## RAW RECORDS

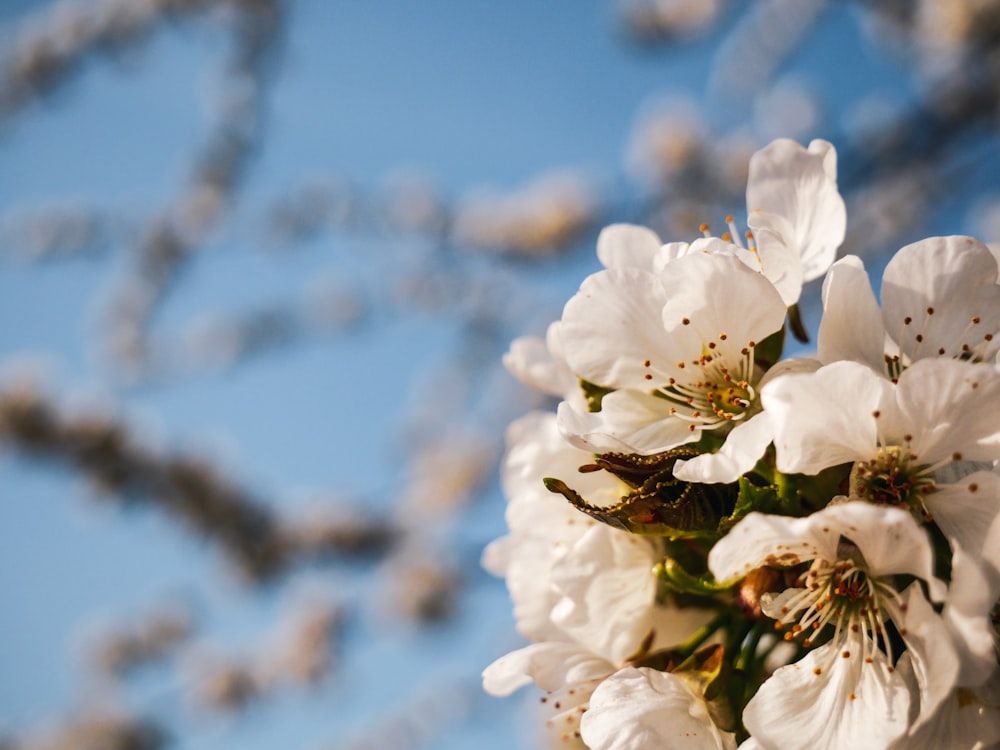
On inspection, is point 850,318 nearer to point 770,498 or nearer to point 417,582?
point 770,498

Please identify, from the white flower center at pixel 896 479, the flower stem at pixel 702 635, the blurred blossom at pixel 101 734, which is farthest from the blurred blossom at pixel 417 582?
the white flower center at pixel 896 479

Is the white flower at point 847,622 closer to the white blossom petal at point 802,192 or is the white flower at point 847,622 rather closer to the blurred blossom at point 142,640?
the white blossom petal at point 802,192

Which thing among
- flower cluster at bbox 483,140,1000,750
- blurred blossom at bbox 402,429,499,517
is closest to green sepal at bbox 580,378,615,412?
flower cluster at bbox 483,140,1000,750

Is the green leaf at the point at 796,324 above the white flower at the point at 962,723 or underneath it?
above

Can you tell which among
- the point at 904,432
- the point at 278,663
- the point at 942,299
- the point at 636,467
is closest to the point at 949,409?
the point at 904,432

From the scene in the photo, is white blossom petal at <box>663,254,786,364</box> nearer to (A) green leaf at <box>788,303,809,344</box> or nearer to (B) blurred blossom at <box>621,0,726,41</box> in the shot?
(A) green leaf at <box>788,303,809,344</box>

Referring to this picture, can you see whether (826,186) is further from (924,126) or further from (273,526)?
(273,526)

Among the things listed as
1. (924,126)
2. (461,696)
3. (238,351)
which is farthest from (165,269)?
(924,126)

## GIVEN REQUEST
Reproduce all of the entries word for word, skipping any pictures they hold.

## WRITTEN ANSWER
On inspection, is point 850,318 nearer to point 770,498 or nearer to point 417,582?
point 770,498

Please identify, from the white flower center at pixel 896 479, the flower stem at pixel 702 635, the blurred blossom at pixel 101 734, which is farthest from the blurred blossom at pixel 417 582?
the white flower center at pixel 896 479

Is the white flower at point 847,622 closer to the white blossom petal at point 802,192 or is the white flower at point 847,622 rather closer to the blurred blossom at point 142,640?
the white blossom petal at point 802,192

Which thing among
- flower cluster at bbox 483,140,1000,750
- blurred blossom at bbox 402,429,499,517
is closest to green sepal at bbox 580,378,615,412?
flower cluster at bbox 483,140,1000,750

Is the green leaf at the point at 796,324 above the white flower at the point at 962,723 or underneath it?
above

Can you tell which among
- the point at 904,432
- the point at 278,663
- the point at 942,299
- the point at 636,467
is closest to the point at 949,409?
the point at 904,432

From the scene in the photo, is white blossom petal at <box>663,254,786,364</box> nearer to (A) green leaf at <box>788,303,809,344</box> or nearer to (B) blurred blossom at <box>621,0,726,41</box> in the shot?
(A) green leaf at <box>788,303,809,344</box>

Referring to this picture, can you see whether (826,186) is further from (924,126) or further from (273,526)?
(273,526)

Among the things listed as
1. (924,126)
2. (461,696)
3. (238,351)
which is farthest from (165,269)?
(924,126)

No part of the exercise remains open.